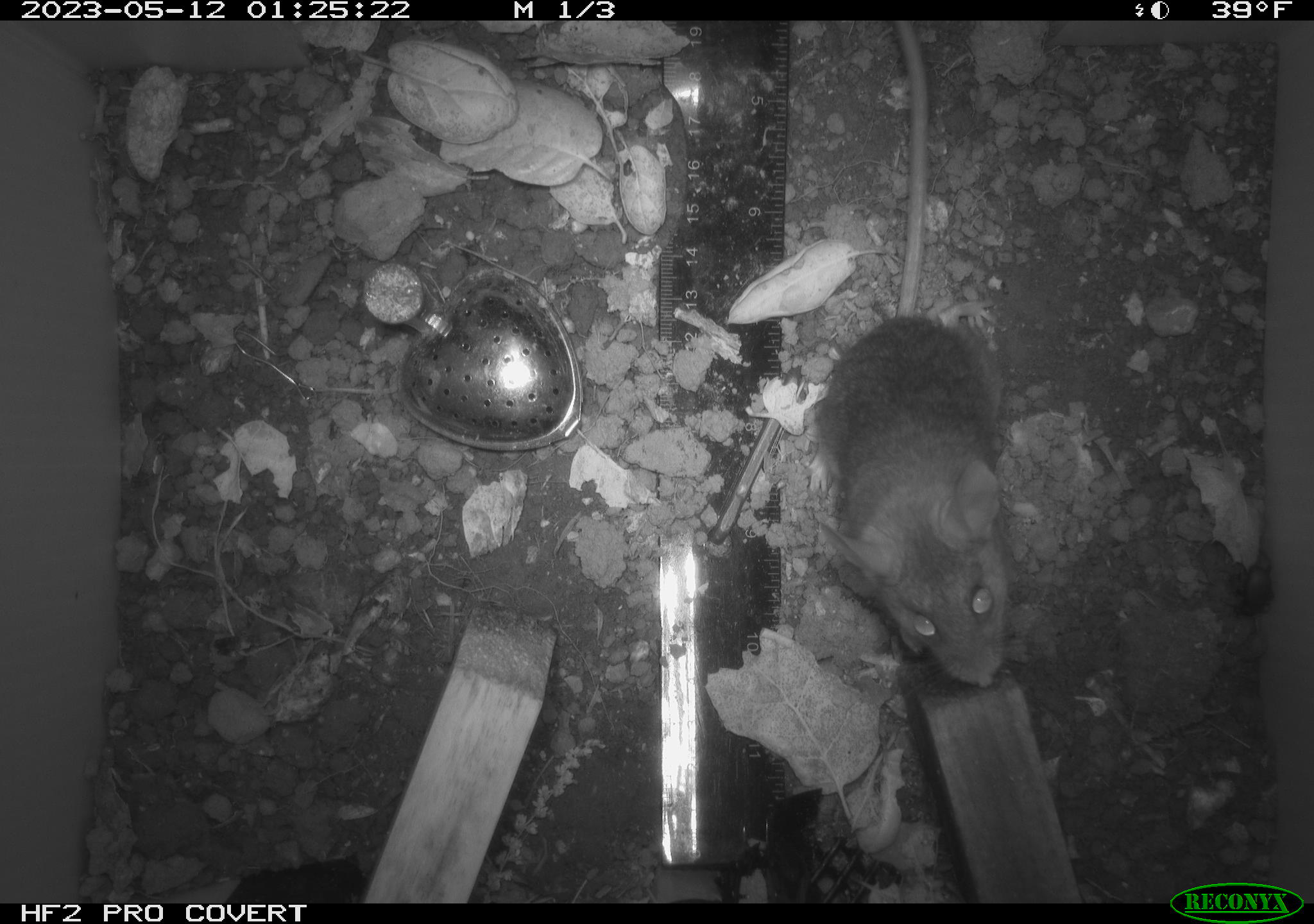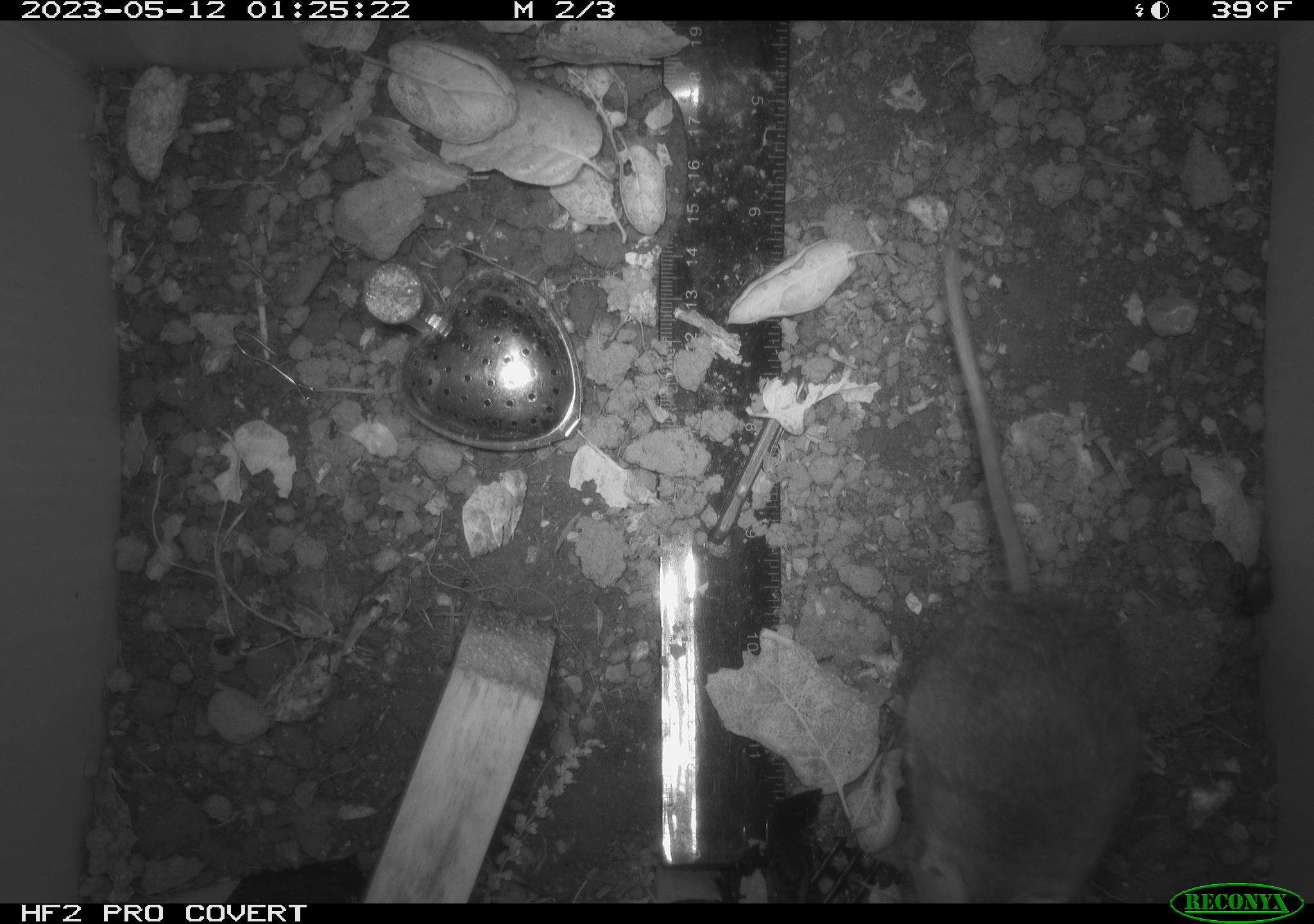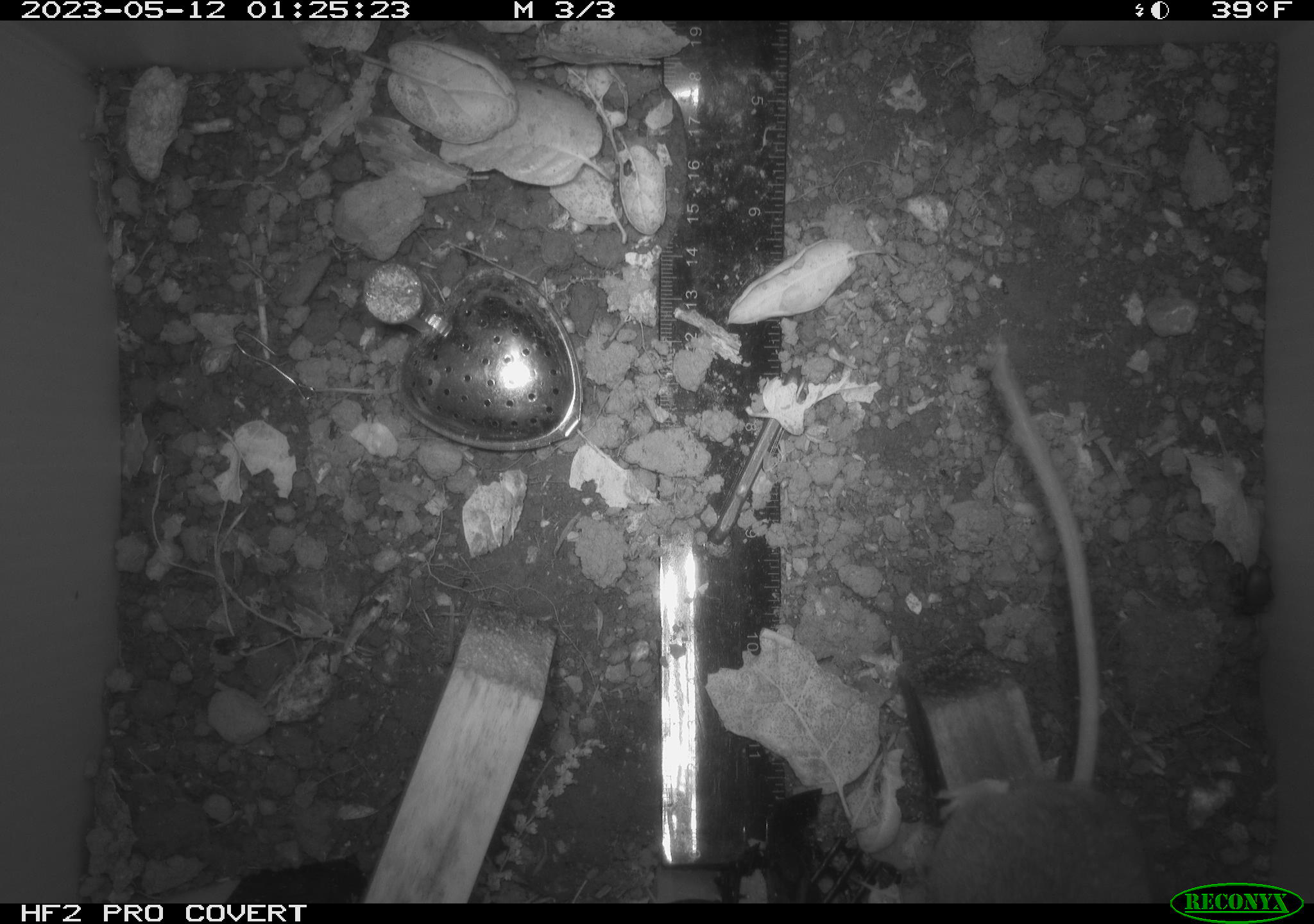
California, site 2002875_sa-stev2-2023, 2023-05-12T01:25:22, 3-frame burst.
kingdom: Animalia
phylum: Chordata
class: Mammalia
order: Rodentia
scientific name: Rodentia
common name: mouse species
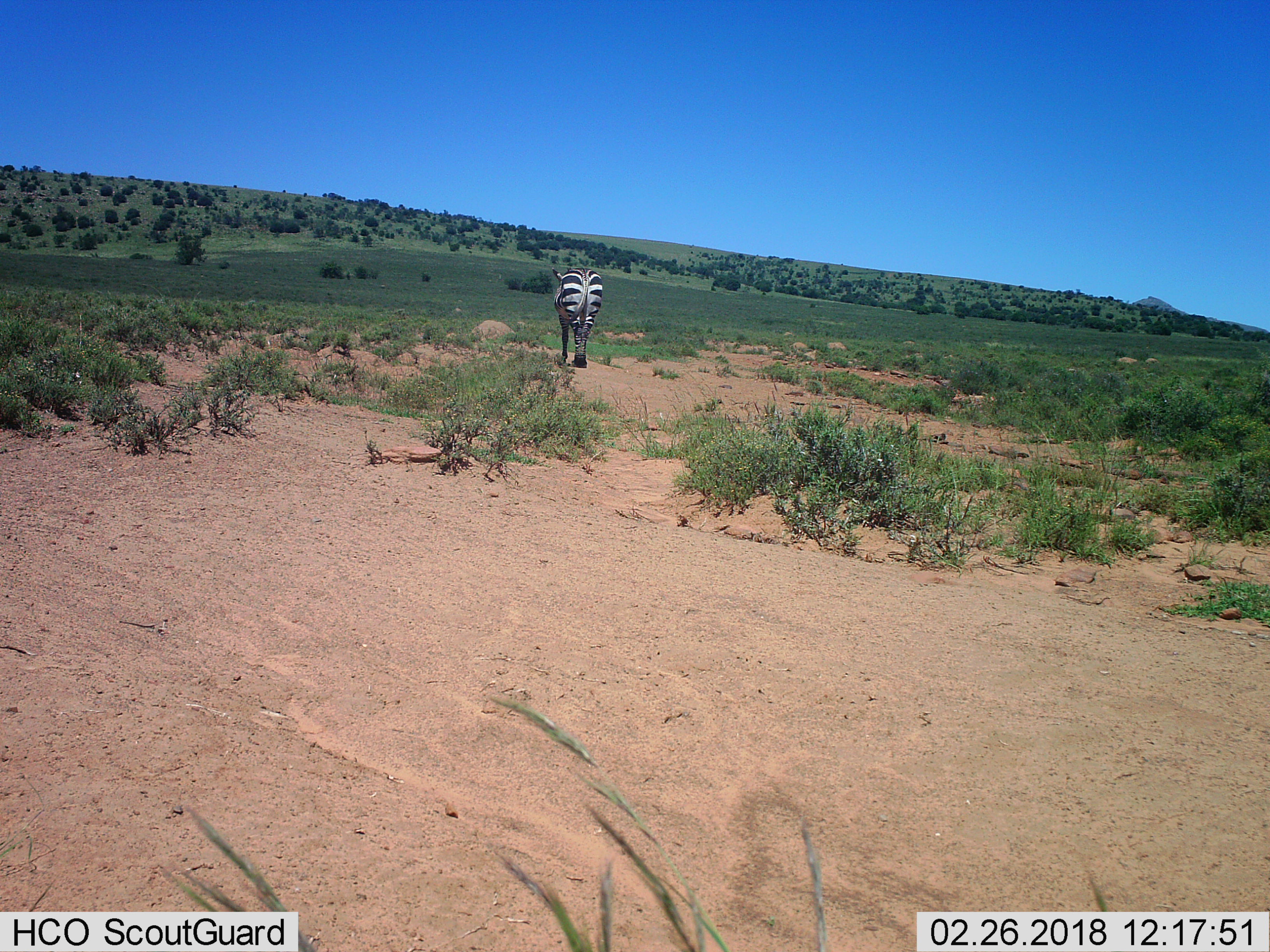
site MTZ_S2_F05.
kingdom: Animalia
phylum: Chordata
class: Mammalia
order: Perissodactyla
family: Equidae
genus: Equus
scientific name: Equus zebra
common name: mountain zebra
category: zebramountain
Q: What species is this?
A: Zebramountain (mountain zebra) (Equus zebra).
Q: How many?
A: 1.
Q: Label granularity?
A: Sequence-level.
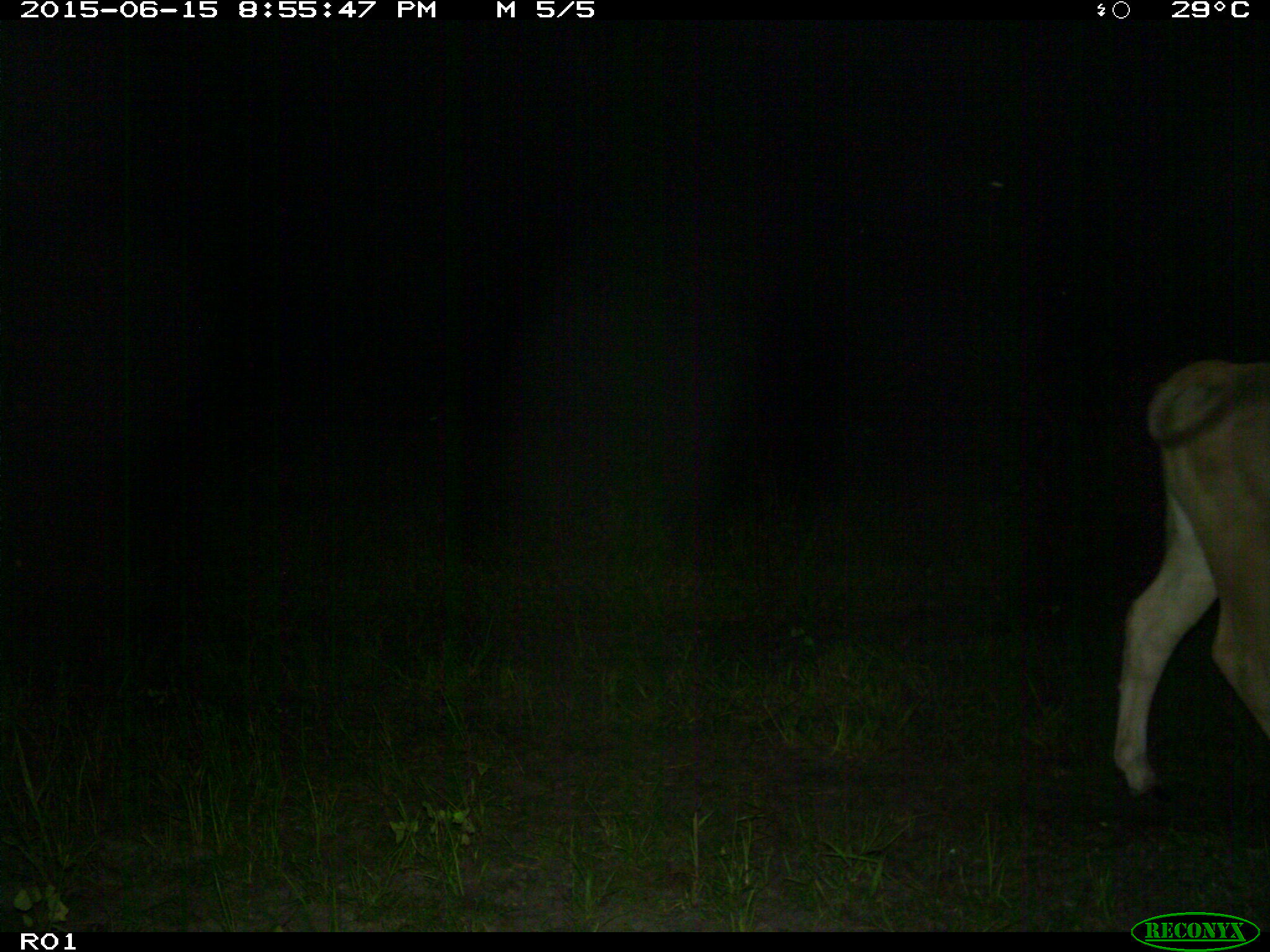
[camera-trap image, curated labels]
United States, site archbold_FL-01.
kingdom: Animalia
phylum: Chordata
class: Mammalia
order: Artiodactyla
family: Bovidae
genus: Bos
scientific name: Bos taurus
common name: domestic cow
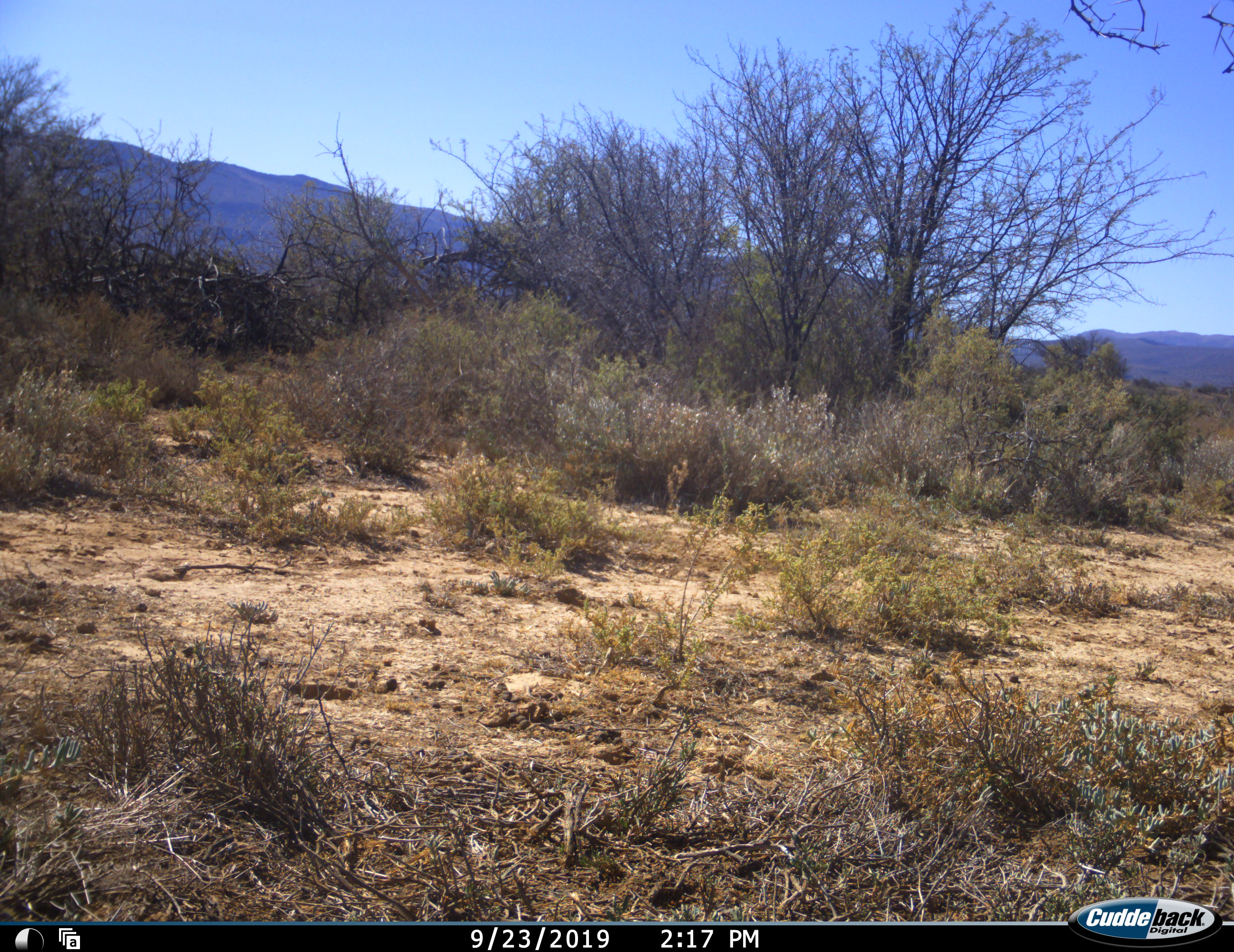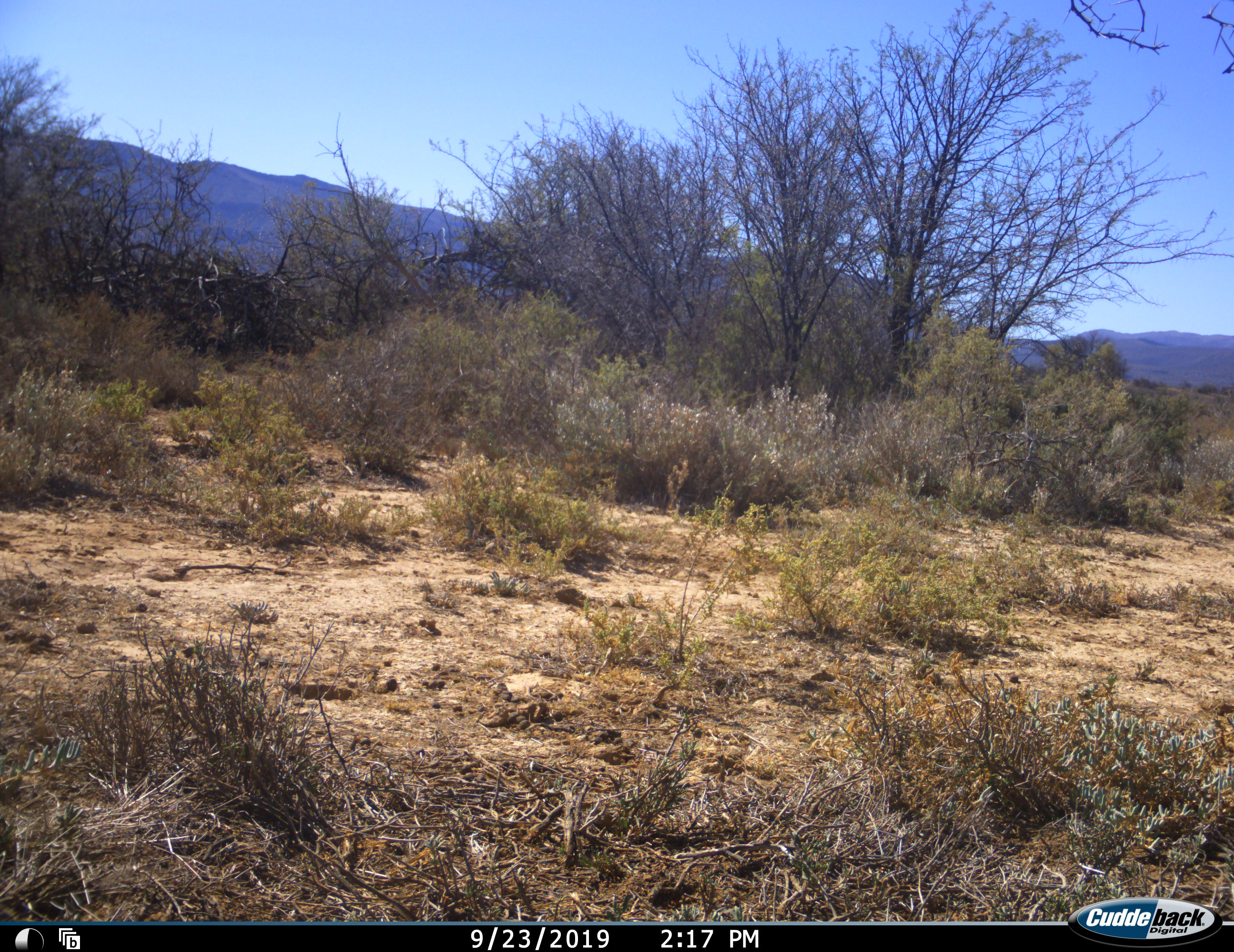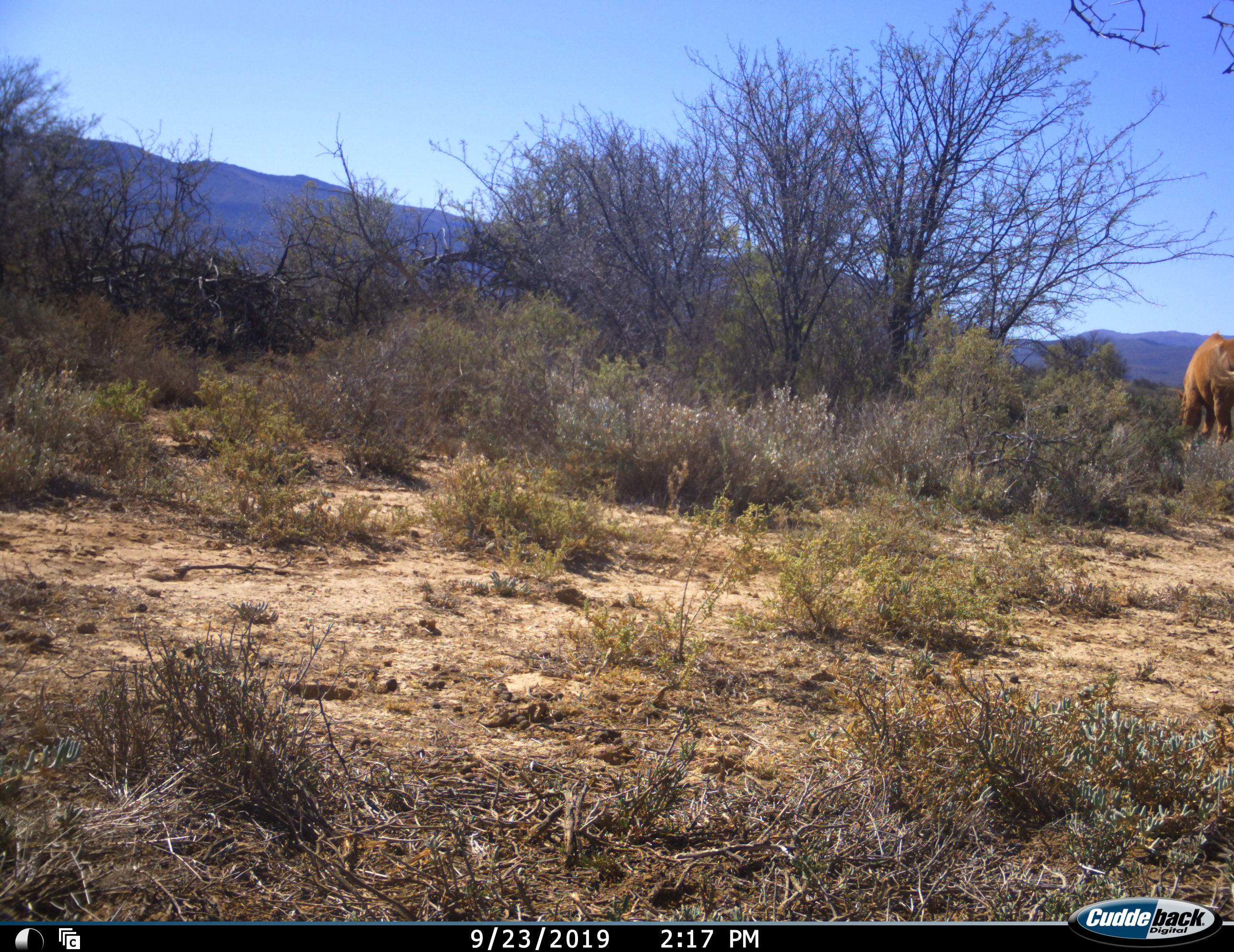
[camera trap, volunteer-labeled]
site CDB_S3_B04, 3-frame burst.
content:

━━━━━━

** Your instructions **
Copy out exactly the lines between the line that contains "Q: Label granularity?" and the last line of the records, both ends included; leave out every picture.

** Solution for this task **
Q: Label granularity?
A: Sequence-level.
[camera-trap image, curated labels]
United States, site archbold_FL-01.
kingdom: Animalia
phylum: Chordata
class: Mammalia
order: Artiodactyla
family: Bovidae
genus: Bos
scientific name: Bos taurus
common name: domestic cow
[camera trap, volunteer-labeled]
site CDB_S3_B04, 3-frame burst.
content:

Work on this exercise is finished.